Osteoporosis in Men

Osteoporosis is not just a significant health problem for women. Oteoporosis in men is  prevalent with aging men, yet the disease often goes undiagnosed or untreated until a bone fracture occurs, according to a paper published in the June 2006 issue of the Journal of the American Academy of Orthopaedic Surgeons.

These fractures, which are treated primarily by orthopaedic surgeons, can play an important role in identifying men with osteoporosis so the disease also can be treated.

It is estimated that more than two million men in the United States have osteoporosis. According to the paper, which is an extensive review of the current literature on this disease, 30 percent of hip fractures occur in men, and those men have twice the mortality rate of women during the initial hospitalization and first post-fracture year.
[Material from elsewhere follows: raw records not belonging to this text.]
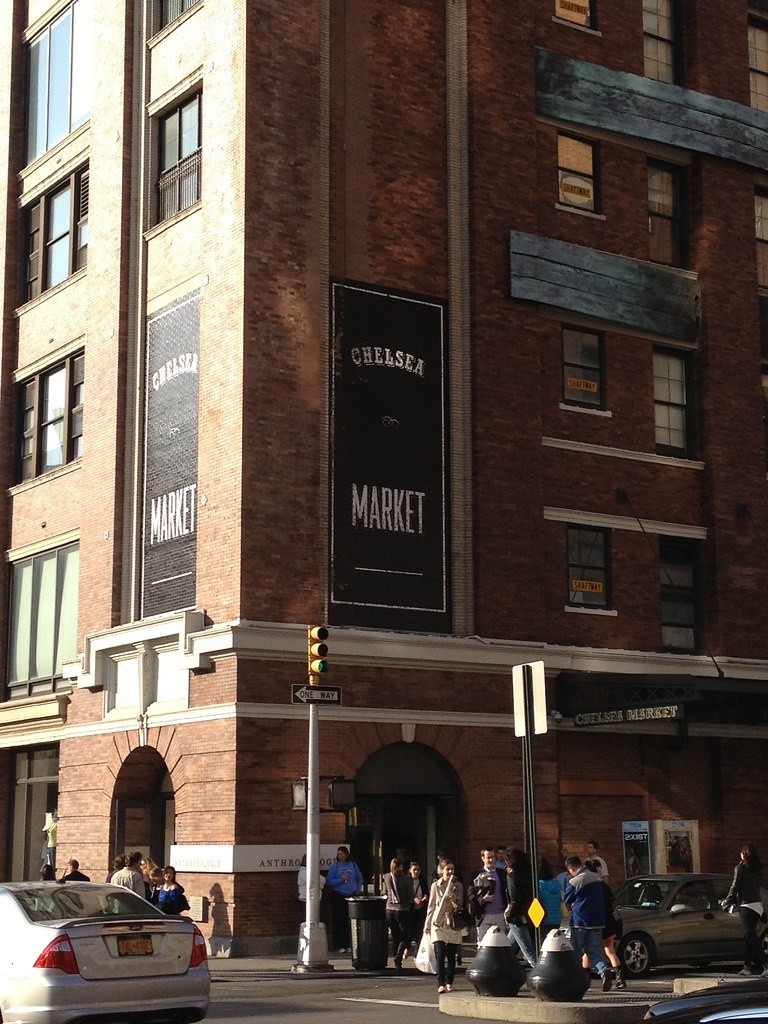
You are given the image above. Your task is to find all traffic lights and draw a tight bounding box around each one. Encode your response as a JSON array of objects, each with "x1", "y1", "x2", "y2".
[
  {"x1": 308, "y1": 624, "x2": 330, "y2": 676},
  {"x1": 291, "y1": 780, "x2": 309, "y2": 811},
  {"x1": 329, "y1": 779, "x2": 358, "y2": 808}
]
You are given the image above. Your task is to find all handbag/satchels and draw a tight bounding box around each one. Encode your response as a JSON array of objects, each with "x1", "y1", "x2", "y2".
[
  {"x1": 450, "y1": 909, "x2": 468, "y2": 930},
  {"x1": 413, "y1": 933, "x2": 438, "y2": 976}
]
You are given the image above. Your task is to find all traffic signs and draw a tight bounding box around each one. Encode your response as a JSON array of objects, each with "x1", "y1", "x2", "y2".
[{"x1": 291, "y1": 684, "x2": 342, "y2": 707}]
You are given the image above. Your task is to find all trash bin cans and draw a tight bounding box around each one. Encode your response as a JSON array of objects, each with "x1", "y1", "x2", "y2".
[{"x1": 345, "y1": 896, "x2": 388, "y2": 970}]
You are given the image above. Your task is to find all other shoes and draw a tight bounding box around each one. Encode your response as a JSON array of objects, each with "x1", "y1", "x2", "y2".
[
  {"x1": 438, "y1": 986, "x2": 445, "y2": 993},
  {"x1": 403, "y1": 954, "x2": 408, "y2": 959},
  {"x1": 338, "y1": 948, "x2": 347, "y2": 954},
  {"x1": 447, "y1": 984, "x2": 455, "y2": 992},
  {"x1": 738, "y1": 969, "x2": 751, "y2": 976},
  {"x1": 758, "y1": 968, "x2": 768, "y2": 978},
  {"x1": 601, "y1": 969, "x2": 613, "y2": 992},
  {"x1": 394, "y1": 958, "x2": 403, "y2": 970},
  {"x1": 456, "y1": 955, "x2": 462, "y2": 966}
]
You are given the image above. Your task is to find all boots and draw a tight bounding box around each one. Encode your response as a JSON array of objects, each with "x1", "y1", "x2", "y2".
[{"x1": 613, "y1": 965, "x2": 626, "y2": 988}]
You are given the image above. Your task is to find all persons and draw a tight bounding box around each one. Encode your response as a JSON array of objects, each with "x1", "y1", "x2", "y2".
[
  {"x1": 106, "y1": 851, "x2": 184, "y2": 917},
  {"x1": 467, "y1": 844, "x2": 536, "y2": 967},
  {"x1": 34, "y1": 865, "x2": 57, "y2": 911},
  {"x1": 721, "y1": 842, "x2": 767, "y2": 977},
  {"x1": 57, "y1": 858, "x2": 92, "y2": 882},
  {"x1": 424, "y1": 849, "x2": 464, "y2": 993},
  {"x1": 328, "y1": 845, "x2": 364, "y2": 956},
  {"x1": 537, "y1": 840, "x2": 627, "y2": 992},
  {"x1": 297, "y1": 852, "x2": 325, "y2": 923},
  {"x1": 380, "y1": 858, "x2": 428, "y2": 971},
  {"x1": 43, "y1": 810, "x2": 58, "y2": 870}
]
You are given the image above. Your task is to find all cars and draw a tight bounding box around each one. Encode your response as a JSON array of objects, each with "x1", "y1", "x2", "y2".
[
  {"x1": 614, "y1": 872, "x2": 768, "y2": 977},
  {"x1": 0, "y1": 879, "x2": 212, "y2": 1024}
]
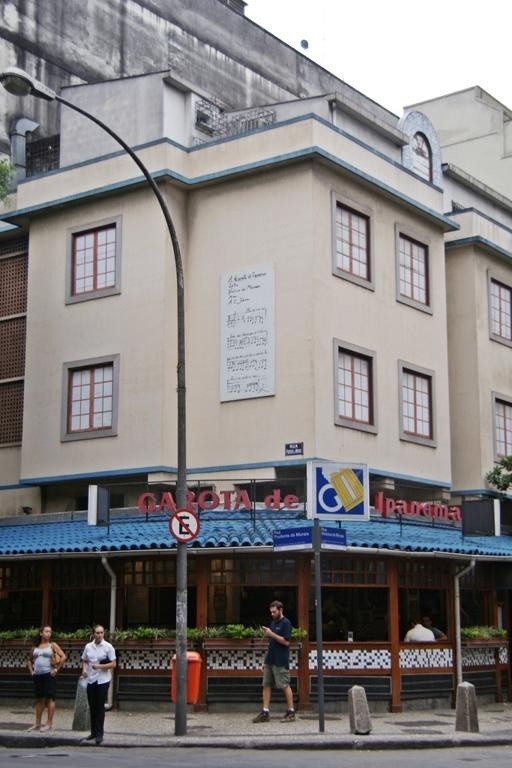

One third of men who suffer a hip fracture lose independence and must move into a nursing facility or a relative’s home. With 77 million baby boomers aging, the prevention, diagnosis and treatment of men with osteoporosis is crucial to preventing these fragility fractures.

Men who are most likely to have osteoporosis are those who are over the age of 75, have a low body-mass index, have lost more than 5 percent of their body weight during the previous four years, currently smoke and are physically inactive; at least 50 percent of the causes of osteoporosis in men can be traced to other diseases or lifestyle choices.

Men are more likely than women to have osteoporosis secondary to an underlying disease or metabolic problem.